Integrate your existing OpenAI or Anthropic SDKs with SERV in minutes. You only need to update two fields: the Base URL and the API Key. The rest of your application (including prompts, tool definitions, and business logic) remains completely untouched.
SERV exposes three wire-compatible HTTP endpoints under a single base URL:
| Endpoint | Shape | Use it for |
|---|
POST /v1/chat/completions | OpenAI | Universal. Works with every model in the catalog. |
POST /v1/responses | OpenAI | OpenAI-family models when you want streamed reasoning summaries |
POST /v1/messages | Anthropic | Claude family and several others. See the compatibility matrix below. |
Base URL: https://inference-api.openserv.ai
Quickstart
OpenAI SDK → SERV (/v1/chat/completions)
import OpenAI from "openai";
const client = new OpenAI({
baseURL: "https://inference-api.openserv.ai/v1", // /v1 IS required here
apiKey: process.env.SERV_API_KEY,
});
const completion = await client.chat.completions.create({
model: "gpt-5.4-mini",
messages: [
// System prompt is required, see Gotcha #3 below
{ role: "system", content: "You are a concise assistant." },
{ role: "user", content: "What is a CPU register?" },
],
});
console.log(completion.choices[0].message.content);
OpenAI SDK → SERV (/v1/responses)
Use the Responses API when you want the reasoning trace alongside the answer. OpenAI-family models only.

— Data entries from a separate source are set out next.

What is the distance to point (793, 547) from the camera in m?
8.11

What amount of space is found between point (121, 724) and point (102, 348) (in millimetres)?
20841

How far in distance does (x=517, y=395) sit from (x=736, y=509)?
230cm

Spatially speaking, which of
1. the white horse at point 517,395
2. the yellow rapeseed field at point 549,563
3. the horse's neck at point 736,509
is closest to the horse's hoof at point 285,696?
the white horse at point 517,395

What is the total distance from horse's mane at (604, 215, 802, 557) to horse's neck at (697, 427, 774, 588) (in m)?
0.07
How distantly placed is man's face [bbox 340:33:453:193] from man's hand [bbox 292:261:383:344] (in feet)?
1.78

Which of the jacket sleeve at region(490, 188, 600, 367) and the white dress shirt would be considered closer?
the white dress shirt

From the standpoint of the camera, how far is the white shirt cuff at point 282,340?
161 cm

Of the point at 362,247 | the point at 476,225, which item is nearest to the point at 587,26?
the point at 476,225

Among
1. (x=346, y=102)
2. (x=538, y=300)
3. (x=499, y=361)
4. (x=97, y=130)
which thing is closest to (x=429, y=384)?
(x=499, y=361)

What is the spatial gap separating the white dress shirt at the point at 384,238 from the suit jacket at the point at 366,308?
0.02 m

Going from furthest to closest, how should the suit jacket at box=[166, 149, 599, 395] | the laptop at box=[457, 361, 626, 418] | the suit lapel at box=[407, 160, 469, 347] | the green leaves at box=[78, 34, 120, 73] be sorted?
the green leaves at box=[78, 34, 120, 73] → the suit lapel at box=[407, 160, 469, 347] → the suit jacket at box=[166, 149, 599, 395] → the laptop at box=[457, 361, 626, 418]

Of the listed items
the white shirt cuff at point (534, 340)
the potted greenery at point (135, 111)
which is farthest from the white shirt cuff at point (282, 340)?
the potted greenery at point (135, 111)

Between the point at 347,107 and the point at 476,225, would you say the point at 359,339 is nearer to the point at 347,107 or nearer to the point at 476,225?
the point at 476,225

import OpenAI from "openai";
const client = new OpenAI({
baseURL: "https://inference-api.openserv.ai/v1",
apiKey: process.env.SERV_API_KEY,
});
const response = await client.responses.create({
model: "gpt-5.4",
instructions: "You are a careful reasoner.", // top-level, counts as the system prompt
input: "What is the integral of x^2 from 0 to 3?",
});
console.log(response.output_text);
Anthropic SDK → SERV (/v1/messages)
import Anthropic from "@anthropic-ai/sdk";
const client = new Anthropic({
baseURL: "https://inference-api.openserv.ai", // NO /v1, the SDK adds it
authToken: process.env.SERV_API_KEY, // authToken, not apiKey
});
const message = await client.messages.create({
model: "claude-haiku-4.5",
max_tokens: 1024, // required by the Anthropic API
system: "You answer in one sentence.", // top-level, required by SERV
messages: [{ role: "user", content: "What is a CPU register?" }],
});
console.log(message.content.find(b => b.type === "text").text);
Gotchas
These four behaviors are what trip up most integrations.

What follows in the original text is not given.